AIM OF THE TASK: In the copy, include exactly the lines from the one with "kingdom: Animalia" through the end of the data and no others, both ends kept, with every picture left out.

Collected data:
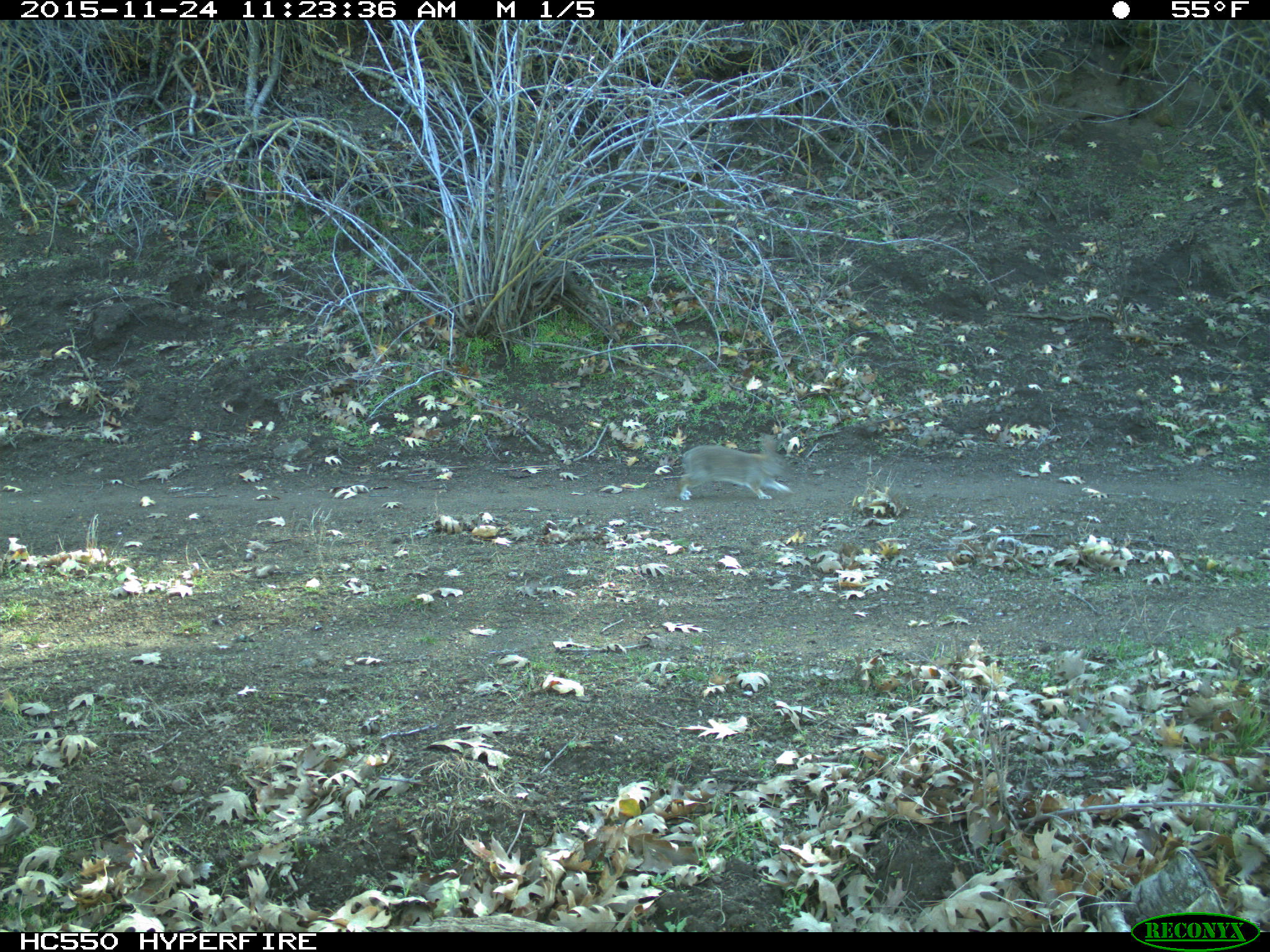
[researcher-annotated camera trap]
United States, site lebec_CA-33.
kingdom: Animalia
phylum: Chordata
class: Mammalia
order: Lagomorpha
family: Leporidae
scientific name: Leporidae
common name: rabbits and hares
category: unidentified rabbit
Unidentified rabbit (rabbits and hares) (Leporidae).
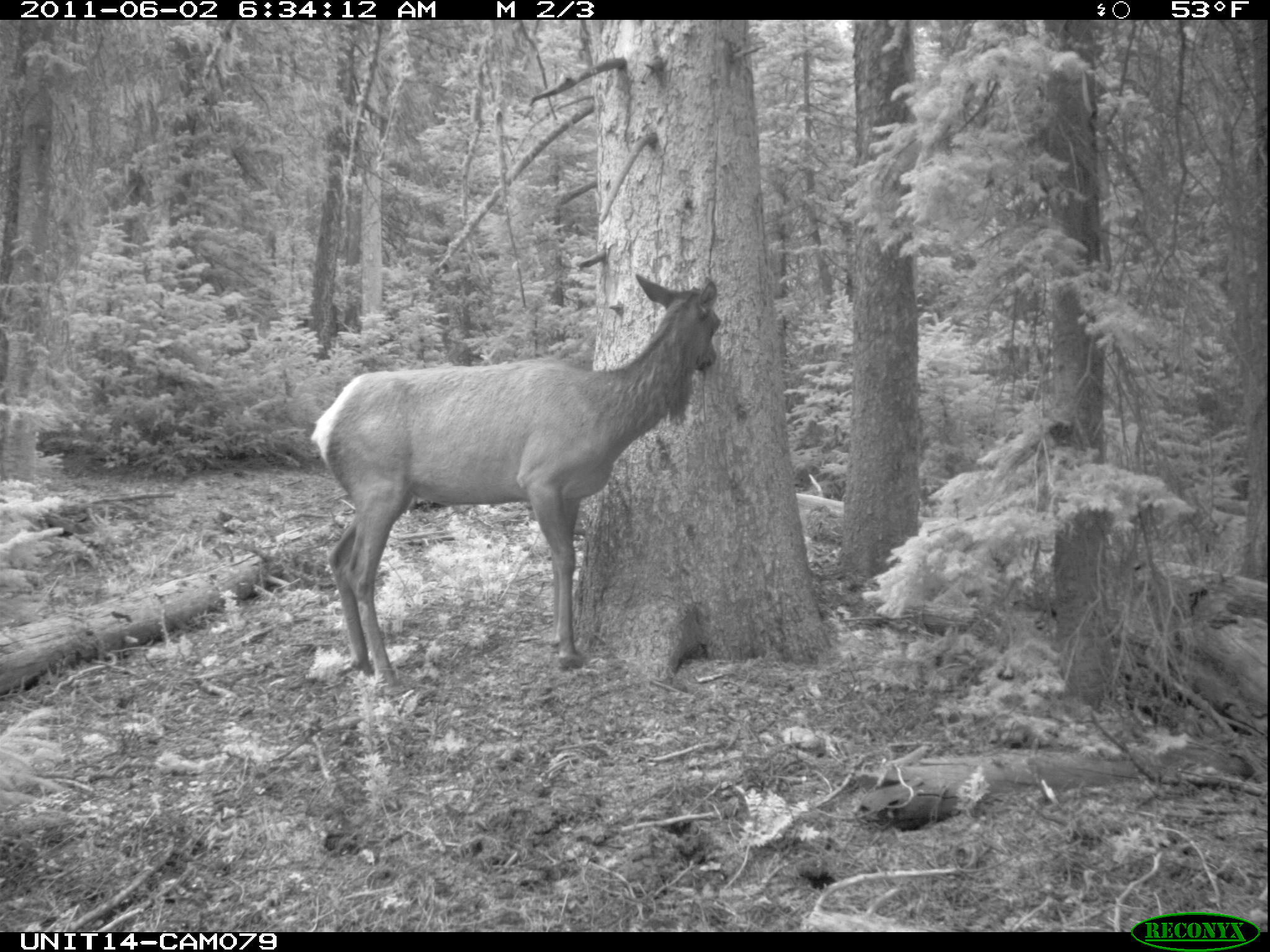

RESPONSE TO THE EXERCISE:
kingdom: Animalia
phylum: Chordata
class: Mammalia
order: Lagomorpha
family: Leporidae
scientific name: Leporidae
common name: rabbits and hares
category: unidentified rabbit
Unidentified rabbit (rabbits and hares) (Leporidae).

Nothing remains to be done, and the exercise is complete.